▶ Problem to solve:
Locate every line in the items below that contains the string "pine", and copy each such line in full. The match is case-sensitive.

::: Exercise inputs

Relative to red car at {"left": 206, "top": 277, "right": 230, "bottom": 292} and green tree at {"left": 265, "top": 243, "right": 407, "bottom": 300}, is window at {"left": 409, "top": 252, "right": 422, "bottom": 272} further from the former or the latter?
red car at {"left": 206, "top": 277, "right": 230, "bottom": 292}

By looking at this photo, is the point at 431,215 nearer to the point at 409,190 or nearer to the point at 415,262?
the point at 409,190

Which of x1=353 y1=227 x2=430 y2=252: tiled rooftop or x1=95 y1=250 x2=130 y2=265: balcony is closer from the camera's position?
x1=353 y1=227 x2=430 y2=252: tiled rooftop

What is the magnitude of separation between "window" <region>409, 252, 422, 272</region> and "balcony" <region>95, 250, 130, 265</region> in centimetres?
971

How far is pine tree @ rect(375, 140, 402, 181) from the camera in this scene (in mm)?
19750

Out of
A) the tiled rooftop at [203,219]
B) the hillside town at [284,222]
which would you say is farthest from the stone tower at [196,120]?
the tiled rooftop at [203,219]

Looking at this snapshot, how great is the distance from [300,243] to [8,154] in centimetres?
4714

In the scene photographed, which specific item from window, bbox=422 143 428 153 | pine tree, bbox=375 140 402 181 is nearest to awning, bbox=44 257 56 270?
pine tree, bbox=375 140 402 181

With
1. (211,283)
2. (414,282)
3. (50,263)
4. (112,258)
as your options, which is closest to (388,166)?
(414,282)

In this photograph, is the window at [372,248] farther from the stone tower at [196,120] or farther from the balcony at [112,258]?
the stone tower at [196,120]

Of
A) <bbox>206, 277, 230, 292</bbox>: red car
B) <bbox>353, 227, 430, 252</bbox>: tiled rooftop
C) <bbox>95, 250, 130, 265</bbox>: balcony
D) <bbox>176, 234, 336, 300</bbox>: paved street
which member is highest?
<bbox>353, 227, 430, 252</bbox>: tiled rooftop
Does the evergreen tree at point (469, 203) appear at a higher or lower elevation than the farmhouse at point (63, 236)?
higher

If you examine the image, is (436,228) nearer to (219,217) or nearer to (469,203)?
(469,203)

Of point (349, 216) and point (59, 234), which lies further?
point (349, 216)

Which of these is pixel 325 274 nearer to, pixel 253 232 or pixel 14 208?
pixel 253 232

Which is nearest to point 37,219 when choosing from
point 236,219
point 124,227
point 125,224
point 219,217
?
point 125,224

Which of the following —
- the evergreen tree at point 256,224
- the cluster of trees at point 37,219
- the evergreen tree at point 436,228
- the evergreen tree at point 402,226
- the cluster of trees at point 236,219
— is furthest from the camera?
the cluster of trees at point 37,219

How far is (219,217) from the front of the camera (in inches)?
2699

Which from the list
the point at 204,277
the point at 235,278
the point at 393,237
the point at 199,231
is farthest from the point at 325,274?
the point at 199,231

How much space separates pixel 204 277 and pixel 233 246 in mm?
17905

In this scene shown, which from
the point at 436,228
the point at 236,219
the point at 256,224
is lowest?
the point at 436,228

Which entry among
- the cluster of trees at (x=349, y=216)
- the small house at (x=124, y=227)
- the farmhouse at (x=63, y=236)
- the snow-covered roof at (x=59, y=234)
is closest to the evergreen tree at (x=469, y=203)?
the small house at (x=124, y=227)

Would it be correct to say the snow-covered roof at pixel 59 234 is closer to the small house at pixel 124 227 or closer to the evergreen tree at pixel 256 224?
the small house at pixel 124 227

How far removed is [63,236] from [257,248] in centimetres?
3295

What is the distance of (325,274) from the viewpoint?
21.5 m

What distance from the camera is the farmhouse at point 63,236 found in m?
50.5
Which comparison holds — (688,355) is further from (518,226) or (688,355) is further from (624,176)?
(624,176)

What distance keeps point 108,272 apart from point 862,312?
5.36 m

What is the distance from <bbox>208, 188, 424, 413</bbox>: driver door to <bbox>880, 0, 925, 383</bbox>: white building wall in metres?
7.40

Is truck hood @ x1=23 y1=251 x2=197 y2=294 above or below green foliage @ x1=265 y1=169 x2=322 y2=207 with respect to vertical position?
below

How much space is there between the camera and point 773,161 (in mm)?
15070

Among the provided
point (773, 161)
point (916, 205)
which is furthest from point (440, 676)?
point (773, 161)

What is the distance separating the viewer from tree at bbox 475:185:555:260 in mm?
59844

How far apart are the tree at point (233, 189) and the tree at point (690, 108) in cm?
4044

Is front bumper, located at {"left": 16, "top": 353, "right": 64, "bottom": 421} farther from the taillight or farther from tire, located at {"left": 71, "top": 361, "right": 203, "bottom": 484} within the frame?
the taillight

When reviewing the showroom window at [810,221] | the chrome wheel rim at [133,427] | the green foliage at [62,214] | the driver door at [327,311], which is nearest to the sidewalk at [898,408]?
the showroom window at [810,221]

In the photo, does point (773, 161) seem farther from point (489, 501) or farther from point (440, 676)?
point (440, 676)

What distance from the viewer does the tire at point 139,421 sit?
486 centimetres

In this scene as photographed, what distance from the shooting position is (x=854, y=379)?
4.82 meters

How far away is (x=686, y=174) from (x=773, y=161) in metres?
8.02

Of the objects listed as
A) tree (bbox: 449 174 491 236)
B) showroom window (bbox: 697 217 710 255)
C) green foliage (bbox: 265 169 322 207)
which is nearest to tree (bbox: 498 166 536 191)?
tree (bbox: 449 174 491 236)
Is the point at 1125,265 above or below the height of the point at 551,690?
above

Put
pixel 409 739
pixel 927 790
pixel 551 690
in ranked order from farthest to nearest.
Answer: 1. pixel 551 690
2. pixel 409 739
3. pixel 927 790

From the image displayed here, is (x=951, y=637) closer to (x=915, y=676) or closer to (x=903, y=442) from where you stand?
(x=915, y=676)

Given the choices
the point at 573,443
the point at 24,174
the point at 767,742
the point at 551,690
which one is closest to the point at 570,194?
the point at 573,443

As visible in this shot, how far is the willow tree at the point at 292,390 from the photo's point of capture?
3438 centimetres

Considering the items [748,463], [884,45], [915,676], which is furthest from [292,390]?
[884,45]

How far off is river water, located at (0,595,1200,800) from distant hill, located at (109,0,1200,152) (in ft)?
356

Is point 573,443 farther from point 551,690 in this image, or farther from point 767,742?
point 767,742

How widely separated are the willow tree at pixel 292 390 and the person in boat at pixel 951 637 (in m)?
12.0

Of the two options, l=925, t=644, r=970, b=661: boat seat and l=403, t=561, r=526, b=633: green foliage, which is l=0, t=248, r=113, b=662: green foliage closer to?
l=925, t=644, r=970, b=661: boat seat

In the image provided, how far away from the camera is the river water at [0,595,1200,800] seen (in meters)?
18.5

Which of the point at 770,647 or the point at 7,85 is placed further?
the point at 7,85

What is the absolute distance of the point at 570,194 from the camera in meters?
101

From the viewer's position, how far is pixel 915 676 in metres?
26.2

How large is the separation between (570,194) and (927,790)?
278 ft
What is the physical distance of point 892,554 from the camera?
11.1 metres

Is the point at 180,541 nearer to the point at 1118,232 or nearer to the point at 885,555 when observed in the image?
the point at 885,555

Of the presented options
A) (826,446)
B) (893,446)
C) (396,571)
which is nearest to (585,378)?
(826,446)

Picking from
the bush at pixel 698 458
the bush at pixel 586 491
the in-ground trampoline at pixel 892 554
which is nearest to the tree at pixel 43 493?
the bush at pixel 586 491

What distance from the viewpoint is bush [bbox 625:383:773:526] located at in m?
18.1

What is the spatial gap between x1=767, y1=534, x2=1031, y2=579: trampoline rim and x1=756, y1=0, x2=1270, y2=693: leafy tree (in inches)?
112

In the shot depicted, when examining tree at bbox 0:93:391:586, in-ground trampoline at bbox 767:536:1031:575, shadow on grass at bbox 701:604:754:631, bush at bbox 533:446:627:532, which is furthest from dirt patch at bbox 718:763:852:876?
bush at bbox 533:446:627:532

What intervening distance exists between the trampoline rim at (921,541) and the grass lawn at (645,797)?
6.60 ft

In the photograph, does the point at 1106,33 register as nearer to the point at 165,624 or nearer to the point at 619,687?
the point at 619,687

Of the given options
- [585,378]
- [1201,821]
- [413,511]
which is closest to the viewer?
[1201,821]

::::::

▶ Exercise solution:
How far is pine tree @ rect(375, 140, 402, 181) from the camera in this scene (in mm)?
In the scene photographed, which specific item from window, bbox=422 143 428 153 | pine tree, bbox=375 140 402 181 is nearest to awning, bbox=44 257 56 270?
pine tree, bbox=375 140 402 181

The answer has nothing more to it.